• [YOUR INSTRUCTIONS]:
Rewrite the lines from the one containing "How much distance" through the end of the items, inclusive, replacing "camera" with "viewer" and leaving everything else unchanged.

>> begin DATASET ROWS

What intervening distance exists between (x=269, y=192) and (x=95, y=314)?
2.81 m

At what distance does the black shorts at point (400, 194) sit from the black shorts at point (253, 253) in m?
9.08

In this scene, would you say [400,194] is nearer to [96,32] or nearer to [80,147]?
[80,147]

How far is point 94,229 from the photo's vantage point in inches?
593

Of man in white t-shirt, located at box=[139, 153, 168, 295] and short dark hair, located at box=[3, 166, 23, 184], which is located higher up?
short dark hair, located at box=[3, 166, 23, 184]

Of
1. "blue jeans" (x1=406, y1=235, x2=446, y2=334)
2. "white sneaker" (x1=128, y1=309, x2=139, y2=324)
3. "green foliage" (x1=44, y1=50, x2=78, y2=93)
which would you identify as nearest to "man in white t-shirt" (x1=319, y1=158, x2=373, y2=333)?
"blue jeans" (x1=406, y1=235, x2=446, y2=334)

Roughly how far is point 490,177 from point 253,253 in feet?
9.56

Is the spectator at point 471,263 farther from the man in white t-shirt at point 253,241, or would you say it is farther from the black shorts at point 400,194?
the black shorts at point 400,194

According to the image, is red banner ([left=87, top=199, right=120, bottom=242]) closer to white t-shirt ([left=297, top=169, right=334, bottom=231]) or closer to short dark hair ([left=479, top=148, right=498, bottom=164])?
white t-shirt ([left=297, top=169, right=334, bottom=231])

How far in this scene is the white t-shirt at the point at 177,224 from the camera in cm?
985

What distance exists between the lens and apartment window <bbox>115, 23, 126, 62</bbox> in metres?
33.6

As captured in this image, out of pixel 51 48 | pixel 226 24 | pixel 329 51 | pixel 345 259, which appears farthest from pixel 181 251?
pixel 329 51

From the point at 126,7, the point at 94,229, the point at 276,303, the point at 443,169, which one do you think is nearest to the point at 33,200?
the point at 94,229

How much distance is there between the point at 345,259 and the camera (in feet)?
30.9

>> end DATASET ROWS

• [CORRECT ANSWER]:
How much distance is there between the point at 345,259 and the viewer (in feet)?
30.9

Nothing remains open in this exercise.